### What you are asked to do
Change every "brown rocky hillside" in the rows below to "brown rocky slope", and keep everything else the same. Leave the pictures out of your answer.

Spatial questions tied to pictures:
= = = = = = =

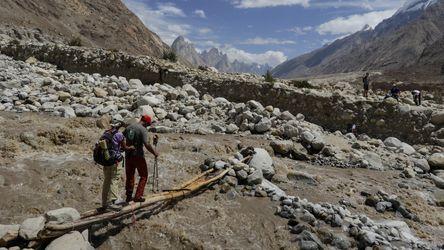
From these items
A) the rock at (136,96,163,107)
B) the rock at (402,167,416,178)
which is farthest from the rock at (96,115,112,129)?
the rock at (402,167,416,178)

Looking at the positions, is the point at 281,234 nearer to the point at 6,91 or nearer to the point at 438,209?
the point at 438,209

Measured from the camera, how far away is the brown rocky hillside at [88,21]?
202 ft

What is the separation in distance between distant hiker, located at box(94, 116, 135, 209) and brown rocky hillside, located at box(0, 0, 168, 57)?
5011cm

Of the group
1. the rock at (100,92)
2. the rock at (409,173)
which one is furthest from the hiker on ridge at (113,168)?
the rock at (100,92)

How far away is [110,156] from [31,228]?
6.06 ft

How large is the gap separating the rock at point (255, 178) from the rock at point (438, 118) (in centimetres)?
1102

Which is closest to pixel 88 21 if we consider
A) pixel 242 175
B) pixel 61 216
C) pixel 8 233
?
pixel 242 175

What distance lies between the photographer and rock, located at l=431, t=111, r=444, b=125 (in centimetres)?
1938

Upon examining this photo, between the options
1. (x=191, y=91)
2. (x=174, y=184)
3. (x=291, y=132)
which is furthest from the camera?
(x=191, y=91)

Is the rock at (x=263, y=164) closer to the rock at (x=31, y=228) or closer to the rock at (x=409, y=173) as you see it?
the rock at (x=409, y=173)

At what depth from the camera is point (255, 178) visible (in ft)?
38.6

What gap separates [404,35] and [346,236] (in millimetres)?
169480

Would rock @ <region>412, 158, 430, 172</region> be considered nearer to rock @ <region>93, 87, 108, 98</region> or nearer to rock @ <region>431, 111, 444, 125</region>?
rock @ <region>431, 111, 444, 125</region>

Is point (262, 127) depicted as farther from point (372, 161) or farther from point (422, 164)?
point (422, 164)
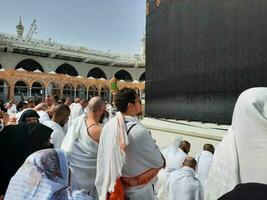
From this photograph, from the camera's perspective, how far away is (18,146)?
7.18 feet

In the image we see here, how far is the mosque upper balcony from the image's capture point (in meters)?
25.2

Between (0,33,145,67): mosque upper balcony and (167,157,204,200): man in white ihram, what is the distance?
2386 centimetres

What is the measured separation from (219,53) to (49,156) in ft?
20.5

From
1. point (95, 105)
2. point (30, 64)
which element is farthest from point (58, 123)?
point (30, 64)

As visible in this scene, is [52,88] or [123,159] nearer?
[123,159]

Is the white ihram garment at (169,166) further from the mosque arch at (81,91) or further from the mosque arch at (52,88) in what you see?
the mosque arch at (81,91)

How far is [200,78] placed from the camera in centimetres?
783

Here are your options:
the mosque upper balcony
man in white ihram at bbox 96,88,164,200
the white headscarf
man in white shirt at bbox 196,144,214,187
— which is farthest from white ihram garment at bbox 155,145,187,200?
the mosque upper balcony

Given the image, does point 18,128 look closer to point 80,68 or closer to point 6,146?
point 6,146

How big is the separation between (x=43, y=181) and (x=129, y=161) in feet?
3.05

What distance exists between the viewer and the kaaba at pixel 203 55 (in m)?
6.23

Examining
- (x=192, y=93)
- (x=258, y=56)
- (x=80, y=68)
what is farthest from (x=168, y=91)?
(x=80, y=68)

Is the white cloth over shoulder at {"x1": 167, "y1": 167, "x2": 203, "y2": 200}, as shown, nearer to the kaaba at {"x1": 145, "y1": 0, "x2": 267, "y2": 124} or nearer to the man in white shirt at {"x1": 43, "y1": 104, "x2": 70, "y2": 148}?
the man in white shirt at {"x1": 43, "y1": 104, "x2": 70, "y2": 148}

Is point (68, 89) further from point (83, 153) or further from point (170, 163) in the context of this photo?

= = = = = = =

### Full output
From these items
A) the rock at (136,96,163,107)
B) the rock at (402,167,416,178)
which is farthest from the rock at (96,115,112,129)?
the rock at (402,167,416,178)

Looking at the positions, is the point at 281,234 nearer to the point at 6,91 or nearer to the point at 438,209?
the point at 438,209

Measured from the camera, how far away is the brown rocky slope at [88,21]?
202 ft

What is the separation in distance between distant hiker, located at box(94, 116, 135, 209) and brown rocky slope, located at box(0, 0, 168, 57)?
5011cm

Of the group
1. the rock at (100,92)
2. the rock at (409,173)
which one is furthest from the hiker on ridge at (113,168)?
the rock at (100,92)

How far away is [110,156] from [31,228]?
6.06 ft

How large is the gap separating the rock at point (255, 178) from the rock at point (438, 118) (in centimetres)?
1102

Which is closest to pixel 88 21 if we consider
A) pixel 242 175
B) pixel 61 216
C) pixel 8 233
?
pixel 242 175

What distance lies between the photographer and rock, located at l=431, t=111, r=444, b=125 (in centimetres)?
1938

Upon examining this photo, between the options
1. (x=191, y=91)
2. (x=174, y=184)
3. (x=291, y=132)
which is furthest from the camera?
(x=191, y=91)

Is the rock at (x=263, y=164) closer to the rock at (x=31, y=228) or closer to the rock at (x=409, y=173) as you see it?
the rock at (x=409, y=173)

At what depth from the camera is point (255, 178) visible (in ft)?
38.6

What gap separates [404,35] and [346,236] (in millimetres)?
169480

Would rock @ <region>412, 158, 430, 172</region> be considered nearer to rock @ <region>93, 87, 108, 98</region> or nearer to rock @ <region>431, 111, 444, 125</region>?
rock @ <region>431, 111, 444, 125</region>

Is point (262, 127) depicted as farther from point (372, 161) or farther from point (422, 164)?
point (422, 164)
From this photograph, from the camera's perspective, how far away is (18,146)?
7.18 feet

In the image we see here, how far is the mosque upper balcony from the image's capture point (in meters)?
25.2

Between (0,33,145,67): mosque upper balcony and (167,157,204,200): man in white ihram, what is the distance?
2386 centimetres

What is the measured separation from (219,53) to (49,156) in ft?
20.5

From
1. point (95, 105)
2. point (30, 64)
which element is farthest from point (58, 123)?
point (30, 64)

As visible in this scene, is [52,88] or [123,159] nearer?
[123,159]

Is the white ihram garment at (169,166) further from the mosque arch at (81,91) or further from the mosque arch at (52,88) in what you see?
the mosque arch at (81,91)

How far is [200,78] placed from the camera in centimetres?
783

Here are your options:
the mosque upper balcony
man in white ihram at bbox 96,88,164,200
the white headscarf
man in white shirt at bbox 196,144,214,187
— which is farthest from white ihram garment at bbox 155,145,187,200?
the mosque upper balcony

Given the image, does point 18,128 look closer to point 80,68 or closer to point 6,146?
point 6,146

How big is the separation between (x=43, y=181) and (x=129, y=161) in feet?
3.05

What distance exists between the viewer and the kaaba at pixel 203 55 (in m)?
6.23

Examining
- (x=192, y=93)
- (x=258, y=56)
- (x=80, y=68)
what is farthest from (x=168, y=91)?
(x=80, y=68)

Is the white cloth over shoulder at {"x1": 167, "y1": 167, "x2": 203, "y2": 200}, as shown, nearer to the kaaba at {"x1": 145, "y1": 0, "x2": 267, "y2": 124} or nearer to the man in white shirt at {"x1": 43, "y1": 104, "x2": 70, "y2": 148}?
the man in white shirt at {"x1": 43, "y1": 104, "x2": 70, "y2": 148}

Is point (68, 89) further from point (83, 153) or further from point (170, 163) in the context of this photo?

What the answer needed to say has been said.